**Record extracts:**
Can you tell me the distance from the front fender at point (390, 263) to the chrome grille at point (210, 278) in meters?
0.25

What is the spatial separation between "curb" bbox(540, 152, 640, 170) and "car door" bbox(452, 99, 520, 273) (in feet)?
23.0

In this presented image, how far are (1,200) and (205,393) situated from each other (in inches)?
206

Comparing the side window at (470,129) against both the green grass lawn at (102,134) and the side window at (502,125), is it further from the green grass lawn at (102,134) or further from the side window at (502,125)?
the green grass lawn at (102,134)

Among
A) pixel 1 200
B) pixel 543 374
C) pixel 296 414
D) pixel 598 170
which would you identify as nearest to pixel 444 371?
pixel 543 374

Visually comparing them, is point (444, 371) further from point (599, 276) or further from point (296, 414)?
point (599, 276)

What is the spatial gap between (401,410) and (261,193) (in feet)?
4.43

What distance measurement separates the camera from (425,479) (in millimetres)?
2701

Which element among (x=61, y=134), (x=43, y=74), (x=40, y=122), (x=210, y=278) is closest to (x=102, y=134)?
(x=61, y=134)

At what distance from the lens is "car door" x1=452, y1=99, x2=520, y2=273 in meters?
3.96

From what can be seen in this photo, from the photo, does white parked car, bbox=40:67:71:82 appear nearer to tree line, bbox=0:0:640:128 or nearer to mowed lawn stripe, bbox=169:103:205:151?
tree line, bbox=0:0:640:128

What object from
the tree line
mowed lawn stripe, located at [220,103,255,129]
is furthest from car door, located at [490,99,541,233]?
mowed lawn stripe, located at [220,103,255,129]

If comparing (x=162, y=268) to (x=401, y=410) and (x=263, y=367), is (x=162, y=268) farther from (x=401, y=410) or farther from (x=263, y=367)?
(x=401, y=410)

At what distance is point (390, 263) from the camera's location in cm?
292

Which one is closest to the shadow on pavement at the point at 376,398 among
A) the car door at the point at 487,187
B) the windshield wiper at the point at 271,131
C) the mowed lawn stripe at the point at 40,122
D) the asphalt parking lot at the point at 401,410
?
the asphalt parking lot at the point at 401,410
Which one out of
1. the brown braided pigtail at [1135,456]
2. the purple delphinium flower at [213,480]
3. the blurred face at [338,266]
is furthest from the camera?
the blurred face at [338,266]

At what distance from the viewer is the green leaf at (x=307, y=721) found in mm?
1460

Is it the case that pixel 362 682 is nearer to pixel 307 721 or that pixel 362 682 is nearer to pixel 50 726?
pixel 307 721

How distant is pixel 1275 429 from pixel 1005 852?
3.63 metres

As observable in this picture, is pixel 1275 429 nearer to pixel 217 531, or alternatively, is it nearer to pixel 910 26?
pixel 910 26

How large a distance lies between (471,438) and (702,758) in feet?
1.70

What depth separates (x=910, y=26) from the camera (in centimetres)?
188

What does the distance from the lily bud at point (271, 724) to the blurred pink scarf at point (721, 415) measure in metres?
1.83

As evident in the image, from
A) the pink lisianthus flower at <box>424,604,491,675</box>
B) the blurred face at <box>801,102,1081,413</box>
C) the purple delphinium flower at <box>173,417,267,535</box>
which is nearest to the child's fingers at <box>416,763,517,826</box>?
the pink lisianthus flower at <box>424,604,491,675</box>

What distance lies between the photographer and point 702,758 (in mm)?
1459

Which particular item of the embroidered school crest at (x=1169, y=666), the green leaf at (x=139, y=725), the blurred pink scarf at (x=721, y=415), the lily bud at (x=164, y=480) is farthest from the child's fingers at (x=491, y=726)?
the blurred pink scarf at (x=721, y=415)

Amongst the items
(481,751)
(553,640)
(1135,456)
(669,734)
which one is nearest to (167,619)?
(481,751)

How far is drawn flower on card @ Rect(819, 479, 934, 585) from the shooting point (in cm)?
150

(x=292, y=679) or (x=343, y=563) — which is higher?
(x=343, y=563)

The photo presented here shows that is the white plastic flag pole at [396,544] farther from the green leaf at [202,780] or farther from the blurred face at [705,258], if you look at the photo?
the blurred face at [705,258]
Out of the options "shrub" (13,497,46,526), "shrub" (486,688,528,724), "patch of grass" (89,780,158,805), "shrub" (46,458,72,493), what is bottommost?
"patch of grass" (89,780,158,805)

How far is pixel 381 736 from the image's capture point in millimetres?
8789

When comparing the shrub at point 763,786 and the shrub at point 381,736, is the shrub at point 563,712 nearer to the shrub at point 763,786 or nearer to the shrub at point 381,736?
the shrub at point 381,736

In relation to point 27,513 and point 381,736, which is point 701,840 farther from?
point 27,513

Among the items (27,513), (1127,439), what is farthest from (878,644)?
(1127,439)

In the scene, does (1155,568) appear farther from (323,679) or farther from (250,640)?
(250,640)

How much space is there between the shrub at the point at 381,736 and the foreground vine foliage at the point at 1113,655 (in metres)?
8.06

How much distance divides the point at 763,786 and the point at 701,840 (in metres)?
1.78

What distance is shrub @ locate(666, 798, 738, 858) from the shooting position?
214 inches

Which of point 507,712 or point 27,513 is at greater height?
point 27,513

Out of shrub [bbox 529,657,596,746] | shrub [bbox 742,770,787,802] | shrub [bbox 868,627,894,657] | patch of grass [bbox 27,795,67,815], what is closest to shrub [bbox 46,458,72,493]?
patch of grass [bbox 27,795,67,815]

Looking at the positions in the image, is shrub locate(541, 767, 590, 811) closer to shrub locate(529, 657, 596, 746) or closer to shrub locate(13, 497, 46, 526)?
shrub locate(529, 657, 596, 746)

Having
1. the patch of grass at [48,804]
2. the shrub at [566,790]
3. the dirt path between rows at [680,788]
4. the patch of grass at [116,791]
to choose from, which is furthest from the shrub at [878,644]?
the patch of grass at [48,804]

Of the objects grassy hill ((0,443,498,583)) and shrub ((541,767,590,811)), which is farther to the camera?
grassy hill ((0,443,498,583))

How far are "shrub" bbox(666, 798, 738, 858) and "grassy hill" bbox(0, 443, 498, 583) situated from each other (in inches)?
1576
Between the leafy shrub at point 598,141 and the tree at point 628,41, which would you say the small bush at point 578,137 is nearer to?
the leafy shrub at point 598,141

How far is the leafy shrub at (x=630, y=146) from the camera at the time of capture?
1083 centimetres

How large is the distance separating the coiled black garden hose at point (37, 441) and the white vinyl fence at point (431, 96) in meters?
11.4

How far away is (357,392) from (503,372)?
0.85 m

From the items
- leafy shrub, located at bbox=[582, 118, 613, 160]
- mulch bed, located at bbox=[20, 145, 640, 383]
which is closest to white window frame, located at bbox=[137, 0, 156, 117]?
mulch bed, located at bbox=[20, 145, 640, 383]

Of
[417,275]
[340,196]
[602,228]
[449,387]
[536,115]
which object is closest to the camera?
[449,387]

**Exercise:**
Return, unchanged, every line above from the one containing "How far is the" down to the final line of the records, with both ends included.

**Exercise output:**
How far is the leafy shrub at (x=630, y=146) from the camera at the time of capture?
1083 centimetres

How large is the distance separating the coiled black garden hose at point (37, 441) and the white vinyl fence at point (431, 96) in meters?
11.4

How far away is (357,392) from (503,372)?
0.85 m

From the items
- leafy shrub, located at bbox=[582, 118, 613, 160]
- mulch bed, located at bbox=[20, 145, 640, 383]
which is closest to white window frame, located at bbox=[137, 0, 156, 117]?
mulch bed, located at bbox=[20, 145, 640, 383]

Of
[417,275]
[340,196]
[602,228]
[449,387]
[536,115]
which object is closest to the camera?
[449,387]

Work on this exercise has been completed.